One of the suckiest things about being a single parent is the single part. Until you have your “Eat Pray Love Yourself” moment in life to get you refocused. From every Disney movie to soap opera. It’s been engrained in our brains to believe we grow up, go to school, have a great career, get married, and live happily ever after.
No one can prepare you for when things don’t go accordingly. Just remind yourself that you are and always have been worth it and you can’t expect love from people that don’t love themselves. The good news is you don’t have to participate in the dating game! I’ve had times when my phone was drier than the Sahara Desert and also times when I would have been considered a serial dater. I’m not qualified to give relationship advice however, I do have some funny dating stories that I can look back and laugh at. That’s been my dating life for the last 10 years until I currently took myself off the market. I’ve decided to wait a while and come back out later as a Limited Edition.
Dating in general is hard, when you’re younger. We are still figuring out who we are and who we are becoming? Now imagine that, but you’re older with teenaged kids that find everyone so annoying. At this point in life you’ve figured out what you want or don’t need and who you’re looking for within a partner. It’s quite challenging.
In our thirties, the dating pool mostly consists of commitment phobic guys…. You know, the players for life that realized they want to settle down or other fellow divorcees. If I give it 10 more years, I’m sure the market will open up. No rush… We all have some kind of issues… The eventual hope is to find someone with compatible likes and issues for lifelong bliss. Or you can work on healing yourself and prepare for the day you get taken off the market. We are all scarred, traumatized people trying to live and love, myself included. I knew when I was questioning myself about “where I had been?”, I wasn’t ready for a relationship.
There is a sense of peace that comes with being single. I can watch what I want on Netflix all the time. Eat candy in bed, and also, we have time and permission to fall selfishly in love with ourselves. It helps to know who you are and what you deserve. I can spend my time doing whatever I want like I’ve always dreamed off.

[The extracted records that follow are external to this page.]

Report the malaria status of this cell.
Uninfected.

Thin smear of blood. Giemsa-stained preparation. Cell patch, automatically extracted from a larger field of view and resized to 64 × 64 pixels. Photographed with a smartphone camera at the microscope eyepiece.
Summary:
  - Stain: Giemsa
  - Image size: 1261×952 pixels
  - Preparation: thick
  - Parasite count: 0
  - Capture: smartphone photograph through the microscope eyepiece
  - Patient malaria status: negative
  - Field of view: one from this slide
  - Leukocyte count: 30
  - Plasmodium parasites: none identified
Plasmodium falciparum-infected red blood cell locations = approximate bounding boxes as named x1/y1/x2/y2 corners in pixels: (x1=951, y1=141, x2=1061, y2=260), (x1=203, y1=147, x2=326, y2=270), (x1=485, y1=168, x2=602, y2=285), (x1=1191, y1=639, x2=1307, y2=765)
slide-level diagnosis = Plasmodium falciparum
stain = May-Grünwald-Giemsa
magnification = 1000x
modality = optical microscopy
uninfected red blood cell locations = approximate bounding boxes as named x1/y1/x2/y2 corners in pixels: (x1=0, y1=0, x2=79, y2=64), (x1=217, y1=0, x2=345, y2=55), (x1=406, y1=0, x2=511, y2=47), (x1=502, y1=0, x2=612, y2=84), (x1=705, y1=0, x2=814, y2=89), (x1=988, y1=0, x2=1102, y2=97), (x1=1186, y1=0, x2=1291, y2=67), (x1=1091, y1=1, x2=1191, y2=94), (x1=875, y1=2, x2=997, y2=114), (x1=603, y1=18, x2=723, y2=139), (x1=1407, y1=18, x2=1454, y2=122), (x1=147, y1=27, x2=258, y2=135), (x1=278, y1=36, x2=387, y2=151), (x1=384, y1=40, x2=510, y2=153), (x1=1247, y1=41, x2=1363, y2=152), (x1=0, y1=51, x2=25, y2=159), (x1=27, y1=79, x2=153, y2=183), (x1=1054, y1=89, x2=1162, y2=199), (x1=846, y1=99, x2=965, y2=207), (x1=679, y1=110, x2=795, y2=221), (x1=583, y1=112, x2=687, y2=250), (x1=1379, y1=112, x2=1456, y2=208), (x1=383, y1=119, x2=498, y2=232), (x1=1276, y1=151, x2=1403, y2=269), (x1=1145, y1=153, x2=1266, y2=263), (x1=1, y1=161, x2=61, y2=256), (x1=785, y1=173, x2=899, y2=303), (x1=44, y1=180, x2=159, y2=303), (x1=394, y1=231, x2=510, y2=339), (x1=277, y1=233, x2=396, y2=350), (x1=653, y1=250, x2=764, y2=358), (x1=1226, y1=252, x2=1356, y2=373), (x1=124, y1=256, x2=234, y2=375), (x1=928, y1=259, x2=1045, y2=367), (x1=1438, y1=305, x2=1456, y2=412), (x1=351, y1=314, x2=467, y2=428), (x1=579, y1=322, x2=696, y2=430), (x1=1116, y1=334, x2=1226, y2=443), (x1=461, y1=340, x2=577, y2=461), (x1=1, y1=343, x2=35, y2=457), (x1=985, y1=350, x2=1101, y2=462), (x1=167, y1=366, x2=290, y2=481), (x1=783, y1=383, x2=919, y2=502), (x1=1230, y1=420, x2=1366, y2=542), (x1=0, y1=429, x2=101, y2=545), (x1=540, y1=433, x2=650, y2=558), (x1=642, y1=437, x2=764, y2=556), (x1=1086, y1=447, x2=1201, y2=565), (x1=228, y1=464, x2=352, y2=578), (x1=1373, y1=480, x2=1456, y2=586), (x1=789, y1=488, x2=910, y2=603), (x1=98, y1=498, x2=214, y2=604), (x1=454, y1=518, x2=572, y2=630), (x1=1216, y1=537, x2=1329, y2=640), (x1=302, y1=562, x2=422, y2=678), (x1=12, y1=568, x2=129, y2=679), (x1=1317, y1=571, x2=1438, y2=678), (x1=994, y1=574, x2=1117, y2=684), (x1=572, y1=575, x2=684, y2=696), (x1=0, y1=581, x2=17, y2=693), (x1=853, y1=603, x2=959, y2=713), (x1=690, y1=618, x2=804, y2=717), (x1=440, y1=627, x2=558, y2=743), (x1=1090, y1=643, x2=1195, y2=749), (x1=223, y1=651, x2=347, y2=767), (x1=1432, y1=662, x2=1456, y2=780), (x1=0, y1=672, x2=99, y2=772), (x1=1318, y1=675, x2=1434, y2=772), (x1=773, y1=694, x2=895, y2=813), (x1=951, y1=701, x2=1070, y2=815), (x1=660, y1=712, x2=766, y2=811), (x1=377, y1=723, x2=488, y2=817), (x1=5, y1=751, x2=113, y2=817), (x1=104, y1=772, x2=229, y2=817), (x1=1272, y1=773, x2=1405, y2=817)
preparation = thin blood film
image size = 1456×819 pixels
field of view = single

I’m totally pro-marriage and encourage you to marry the one you can’t live without when you find them, just don’t let anyone, even yourself pressure you into dating when you aren’t ready. We want to believe the grass is greener on the other side. As a rep for the other side, I just wanted to say it’s not so bad as long as we keep it watered. I will enjoy my days running around with my perpetually annoyed teen because I know these days are limited. He grows faster than I can keep up and before I know it, he’ll be an adult and I’ll have all the time in the world to think about where I’ve been. Then I’ll have time to meet someone my own age to annoy.